Not sure $values is the best param name here. It's about return data to cache.
maybe prepareCacheData() / $cache_data ?
Do we really need to provide code for this ? isn't it provided in a parent implementation ?
'date' is a computed property, right ? so when would $item->date == FALSE ?
same here (and in DateTimeDefaultWidget)
Why do we need that implementation if it just does as the "default" behavior ?
Comment #45
BerdirThanks, great review as usual :)
1. Fixed.
2. Updated accordingly. Reads quite fine to me like this.
3. I just moved this from the previous prepareCache() implementation. I don't think it's something we need to fix here.
4. Not sure, prepareCacheData() a) returns a new term (data, we use values elsewhere) and b) doesn't describe that it returns something IMHO
5. Yes, we probably can, makes sense.
6. & 7. Yes, but the field item can be empty.
8. Left-over, forgot to delete this, removed.
Comment #46
andypostneeds issues link
Comment #48
Berdir#45: field_cache_computed_properties-2083785-45.patch queued for re-testing.
Comment #50
BerdirWrong interface check.
Comment #51
yched CreditAttribution: yched commented@Berdir: yes, sorry, agreed about *prepare*CacheData() being less clear, getCacheData() was what I actually had in mind.
Then I think the method name *not* using "Value/Values()", as we do in other places, is actually a feature :-), because what we do here is different from what we do in other places. We're building data for the cache, not values for the runtime FieldItem.

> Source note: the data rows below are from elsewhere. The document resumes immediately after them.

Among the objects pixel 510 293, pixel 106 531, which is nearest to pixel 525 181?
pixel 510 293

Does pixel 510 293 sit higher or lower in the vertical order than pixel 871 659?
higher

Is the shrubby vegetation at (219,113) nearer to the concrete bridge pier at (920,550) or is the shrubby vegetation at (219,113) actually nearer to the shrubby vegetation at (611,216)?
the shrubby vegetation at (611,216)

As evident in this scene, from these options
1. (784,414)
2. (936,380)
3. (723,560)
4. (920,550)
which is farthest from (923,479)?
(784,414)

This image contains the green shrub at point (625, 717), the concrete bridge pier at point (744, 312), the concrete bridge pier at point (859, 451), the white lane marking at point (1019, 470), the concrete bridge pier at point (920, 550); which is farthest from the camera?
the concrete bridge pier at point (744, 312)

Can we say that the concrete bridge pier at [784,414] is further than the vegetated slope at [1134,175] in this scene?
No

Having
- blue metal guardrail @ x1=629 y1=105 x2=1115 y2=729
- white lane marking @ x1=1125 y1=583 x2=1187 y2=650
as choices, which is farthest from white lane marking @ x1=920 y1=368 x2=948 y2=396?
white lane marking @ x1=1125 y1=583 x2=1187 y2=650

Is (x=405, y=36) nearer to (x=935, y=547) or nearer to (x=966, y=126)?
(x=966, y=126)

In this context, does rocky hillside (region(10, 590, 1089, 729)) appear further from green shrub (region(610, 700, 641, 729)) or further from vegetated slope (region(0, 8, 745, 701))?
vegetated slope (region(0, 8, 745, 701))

So, still +1 on getCacheData() / $cache_data (or $data ?) as a "typical" var name in implementations.
Comment #52
BerdirOk, let's do that then.
Comment #53
yched CreditAttribution: yched commentedtypo / language - ".. needs to prepare..." ?
s/$values/$data ? :-)
Just nitpicking - this is RTBC anyway.
Comment #54
das-peter CreditAttribution: das-peter commentedAddressed ycheds nitpicks ;) Should remain RTBC.
Comment #55
das-peter CreditAttribution: das-peter commentedyched just told me there's another nitpick in
DateTimeItem
- so here's the adjustment.Still keeping it RTBC.
Comment #56
yched CreditAttribution: yched commented;-)
Comment #57
BerdirThat's what I get for messing with the same functions in 3 (or 4?) different criticals :)
Re-roll, re-removed the invoke prepare cache method. Patch is smaller because there's less code to remove.
Comment #58
catchLooks great. Committed/pushed to 8.x, thanks!
Comment #59
BerdirRemoving sprint tag.
Comment #61
Wim LeersThe changes introduced in this issue are potentially causing some unforeseen problems, see #2972988-15: Error when saving a denormalized entity with text fields with "processed" property.